The resolution to "play fair" with Slop-eye gradually restored his cheerfulness, and he walked slowly back to the hotel, looking in at many window displays as he went. Half shyly he paused before a window of women's wear; fine, filmy things, soft and elusive, and, he supposed, very expensive. He wondered if Reenie bought clothes like that to wear in her city home. And then he began to look for a brown sweater, and to move from window to window. And presently he found himself at his hotel.

The men's sitting room now presented a much more animated picture than when he had registered earlier in the evening. It was filled with ranchers, cowboys, and cattlemen of all degree; breeders, buyers, traders, owners and wage-earners, with a sprinkling of townspeople and others not directly engaged in some phase of the cattle business. The room was strong with smoke and language and expectoration and goodfellowship, to which the maudlin carousal of the line-up at the bar furnished appropriate accompaniment. Through the smoke he could see another room farther back, in which were a number of pool tables; loud voices and loud laughter and occasional awe-inspiring rips of profanity betokened deep interest in the game, and he allowed himself to drift in that direction. Soon he was in a group watching a gaudily dressed individual doing a sort of sleight-of-hand trick with three cards on a table.

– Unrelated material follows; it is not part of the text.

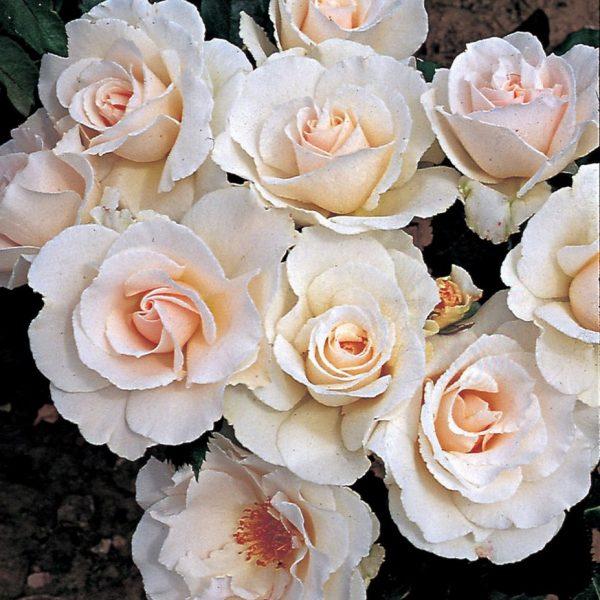 Rosa floribunda Margaret Merrill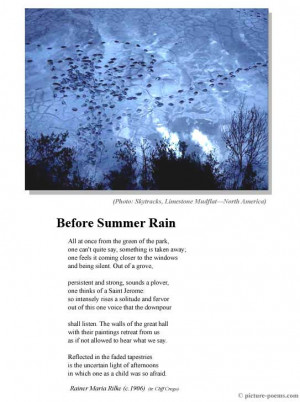 Picture/Poem Poster: Before Summer Rain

"Smooth guy that," said some one at his side. The remark was evidently intended for Dave, and he turned toward the speaker. He was a man somewhat smaller than Dave; two or three years older; well dressed in town clothes; with a rather puffy face and a gold filled tooth from which a corner had been broken as though to accommodate the cigarette which hung there. He blew a slow double stream of smoke from his nostrils and repeated, "Smooth guy that."

"Yes," said Dave. Then, as it was apparent the stranger was inclined to be friendly, he continued, "What's the idea?"

The stranger nudged him gently. "Come out of the bunch," he said, in a low voice. When they had moved a little apart he went on, in a confidential tone: "He has a little trick with three cards that brings him in the easy coin. He's smooth as grease, but the thing's simple. Oh, it's awful simple. It's out of date with the circuses in the States—that was where I got wise to it—but it seems to get 'em here. Now you watch him for a minute," and they watched through an opening in the crowd about his table. The player held three cards; two red ones and a black. He passed them about rapidly over the table, occasionally turning his hand sideways so that the on-lookers could see the position of the cards. Then he suddenly threw them, face down, on the table, each card by itself.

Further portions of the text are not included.